An Introduction to Semantic Search

02 December 2021 - 3 mins read time
Tags: Search Engine NLP ML DL Elasticsearch BERT

Last year I was looking at the latest usecase trends in Natural Language Processing, and as usual I found the articles related to Transformers based models everywhere. After learning about Transformers, I started looking at the various areas where Transformers are being used. And then, I saw one application that caught my eye i.e. Google Search. As I started digging this further, I got fimiliar with the phrase ‘Semantic Search’.

Below are some brief notes from my learning.

Search Engine

As per wikipedia, a search engine is a software system that is designed to carry out web searches. A search engine is a software program that helps people find the information they are looking for online using keywords or phrases.

Search engines are able to return results quickly even with millions of websites online by scanning the Internet continuously and indexing every page they find.

When a user enters a search term, they looks at the website page titles, contents and keywords it has indexed and uses algorithms (step-by-step operations) to produce a list of sites—with the most relevant websites at the top of the list.

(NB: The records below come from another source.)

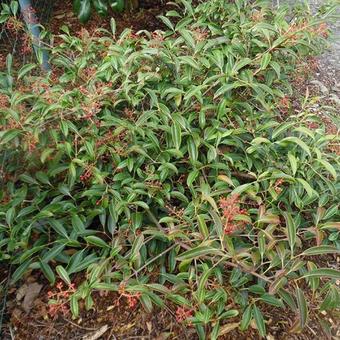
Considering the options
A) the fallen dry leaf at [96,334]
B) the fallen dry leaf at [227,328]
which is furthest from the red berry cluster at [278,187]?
the fallen dry leaf at [96,334]

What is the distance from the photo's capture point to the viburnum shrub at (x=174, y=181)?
1.57 meters

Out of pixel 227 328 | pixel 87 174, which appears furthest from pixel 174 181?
pixel 227 328

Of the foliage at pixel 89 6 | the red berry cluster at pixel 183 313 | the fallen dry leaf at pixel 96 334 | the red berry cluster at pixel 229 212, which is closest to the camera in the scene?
the red berry cluster at pixel 229 212

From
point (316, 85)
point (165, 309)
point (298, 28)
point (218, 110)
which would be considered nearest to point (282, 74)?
point (298, 28)

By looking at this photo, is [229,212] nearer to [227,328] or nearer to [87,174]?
[227,328]

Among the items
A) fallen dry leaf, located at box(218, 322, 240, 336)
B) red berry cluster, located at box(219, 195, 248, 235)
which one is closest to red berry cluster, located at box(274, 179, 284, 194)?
red berry cluster, located at box(219, 195, 248, 235)

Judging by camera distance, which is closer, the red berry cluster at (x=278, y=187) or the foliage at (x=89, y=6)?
the red berry cluster at (x=278, y=187)

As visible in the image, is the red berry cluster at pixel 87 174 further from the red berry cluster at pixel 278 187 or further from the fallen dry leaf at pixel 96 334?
the red berry cluster at pixel 278 187

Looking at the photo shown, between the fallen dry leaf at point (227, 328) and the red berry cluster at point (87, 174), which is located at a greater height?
the red berry cluster at point (87, 174)

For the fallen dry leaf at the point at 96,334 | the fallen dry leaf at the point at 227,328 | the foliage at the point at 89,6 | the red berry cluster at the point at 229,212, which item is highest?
the foliage at the point at 89,6

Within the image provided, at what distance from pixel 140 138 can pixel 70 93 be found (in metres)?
0.34

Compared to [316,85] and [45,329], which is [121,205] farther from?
[316,85]

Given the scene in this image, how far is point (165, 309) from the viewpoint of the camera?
5.52 ft

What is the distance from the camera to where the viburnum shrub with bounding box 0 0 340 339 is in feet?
5.14
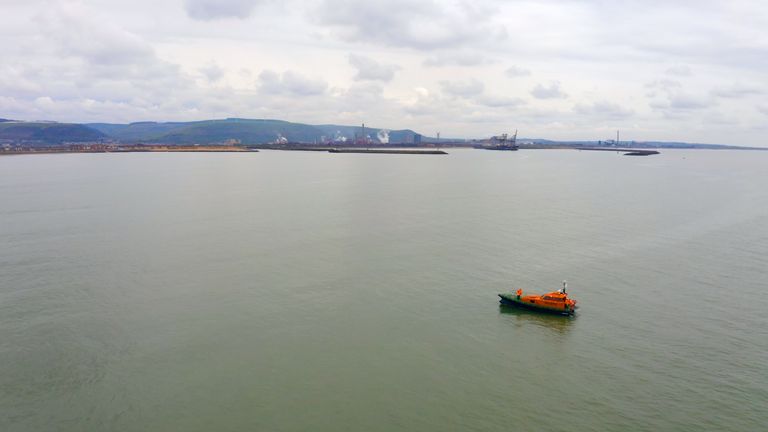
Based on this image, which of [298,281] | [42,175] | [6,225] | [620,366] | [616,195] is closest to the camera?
[620,366]

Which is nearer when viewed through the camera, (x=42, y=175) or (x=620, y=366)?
(x=620, y=366)

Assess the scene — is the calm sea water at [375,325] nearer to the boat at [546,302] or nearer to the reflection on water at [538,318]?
the reflection on water at [538,318]

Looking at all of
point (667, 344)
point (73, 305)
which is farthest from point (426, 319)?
point (73, 305)

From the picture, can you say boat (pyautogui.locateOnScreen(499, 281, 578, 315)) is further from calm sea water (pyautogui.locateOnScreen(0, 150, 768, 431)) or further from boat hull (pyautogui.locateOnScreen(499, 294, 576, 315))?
calm sea water (pyautogui.locateOnScreen(0, 150, 768, 431))

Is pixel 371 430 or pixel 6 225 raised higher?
pixel 6 225

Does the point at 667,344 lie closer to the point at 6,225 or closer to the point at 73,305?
the point at 73,305

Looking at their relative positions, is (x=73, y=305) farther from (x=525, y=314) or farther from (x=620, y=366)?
(x=620, y=366)

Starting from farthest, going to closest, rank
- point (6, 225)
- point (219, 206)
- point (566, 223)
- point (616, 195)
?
1. point (616, 195)
2. point (219, 206)
3. point (566, 223)
4. point (6, 225)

Objective of Search Engines

The main objectives of search engine are:
• Faster responsive-time to users
• Lower service cost
• Better utilization of knowledge bases

There are mainly two types of searches:

Lexical Search

Original search engines were lexical, they looked for literal matches of the query words without understanding of the query’s meaning and only returning links that contained the exact query. They find these words inside home pages, images, urls, top level domain/subdomain, meta tags etc.
Traditional search engines are based on the concept of inverted index that looks for the keywords through multiple documents stored in knowledge base/database/document stores and return the document with the most keyword matching document.

Semantic Search

In easy words, semantic search refers to search algorithms that mine the data based on meaning of search query. It not only finds the keywords that are lexically similar to the search query but also search based on the intent and contextual meaning of the query.
Semantic search engines, in addtion to just searching keywords, makes use of deep learning techniques where dense vectors are used to create index and queries are also converted in the form of dense vetor. Then the distance of query vector from index is calculated and nearest documents are return as relevant result.

Components in Semantic search engine system

Corpus - Corpus refers to the raw data that contains unprocessed information related to a particular topic. The corpus is an unstructured collection of information.
Indexing - Indexing is the process of generating the index to a document so that it can be easily listed/identified when needed.
Vectorization - Vectorization is the process of generating dense vectors from document in a corpus which is unique and generates a comprehensive embedding space related to the corpus’s domain.
Document Store - Document Stores are the core of a search system. They contain indexed documents which can be queried based on search keywords as well as semantic meaning of the query. eg. Elasticsearch.
User Interface - User Interface is where a user will go and provide the query for which relevant information needs to be found.